SEKOLAH PHARMAPRENEUR MENDORONG KEWIRAUSAHAAN MAHASISWA

Salah satu permasalahan bangsa yang sulit dipecahkan adalah tingginya angka pengangguran yang jumlahnya terus meningkat dari tahun ke tahun. Permasalahan ini ditangkap oleh Tim PKMM yang diketuai oleh Jainuri Erik Pratama (RegA’07) dengan menggagas Sekolah Pharmapreneur, sebuah pelatihan kewirausahaan berbasis farmasi yang ditujukan untuk meningkatkan skill kewirausahaan mahasiswa.
Sekolah Pharmapreneur dilaksanakan tanggal 30 Mei dan 6 Juni 2009 di Fakultas Farmasi Unair dengan mendatangkan pembicara dari praktisi pharmapreneurship dan dosen Unair. Salah satu pembicara yang diundang adalah Dr.

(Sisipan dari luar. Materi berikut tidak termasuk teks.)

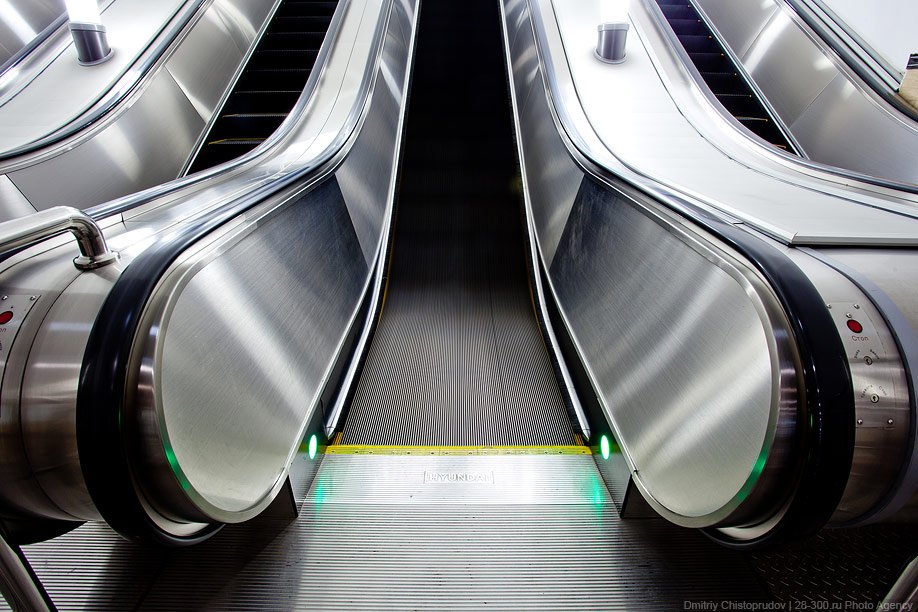 Метро Алматы Метро Алматы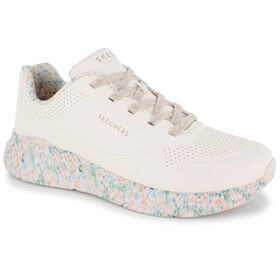  Skechers Uno Lite - 177293 Right Side View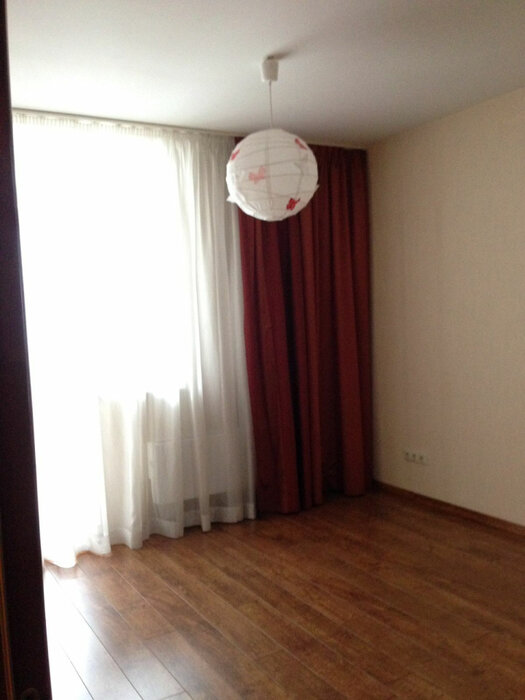 Екатеринбург, ул. Краснолесья, 26 (УНЦ) - фото квартиры (7)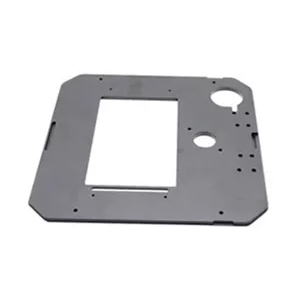 certificates, Forgings, Stampings, ISO A quick couplings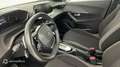 Peugeot 2008 1.2 PureTech 130ch S\u0026S Active Pack EAT8 - thumbnail 12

Suprapto Ma’at, Apt., Alumni Fakultas Farmasi Unair yang menjadi Inventor Stimuno, dan meraih Habibie Award Tahun 2008 di bidang kesehatan. Dalam paparannya Dr. Suprapto Ma’at, Apt., menguraikan pengalamannya dalam mengembangkan produk fitofarmaka Stimuno, yang menghasilkan royalti sekitar 100 juta per bulan. Paparan pengalaman dari Dr. Suprapto Ma’at, Apt. tersebut memotivasi puluhan mahasiswa yang mengikuti pelatihan tersebut.
Dalam sesi lain Prof. Dr. Mochamad Yuwono, MS, Apt. mengemukakan pentingnya kreativitas dan inovasi dalam pengembangan produk farmasi. ”Banyak peluang yang bisa kita manfaatkan, seperti pengolahan limbah foto rontgen yang mengandung Ag, dengan elektrolisis kita bisa menghasilkan perak untuk perhiasan”, tutur Prof Yu.
Selain materi diatas peserta mendapatkan materi menarik dari praktisi dan dosen Unair yaitu: pengetahuan tentang Hak Kekayaan Intelektual, Pembuatan Bisnis Plan, Marketing Plan dan Perencanaan Keuangan dalam sebuah usaha.
Di akhir kegiatan, setiap peserta diminta untuk membuat sebuah bisnis plan yang dilombakan. Berbagai ide bisnis menarik muncul dalam presentasi peserta, mulai dari bisnis Komik Farmasi, sampai dengan pemanfaatan sambiloto untuk terapi komplemen HIV/AIDS. Akhirnya terpilih peserta dengan bisnis plan terbaik atas nama Dina Mariani mahasiswa profesi apoteker angkatan 89.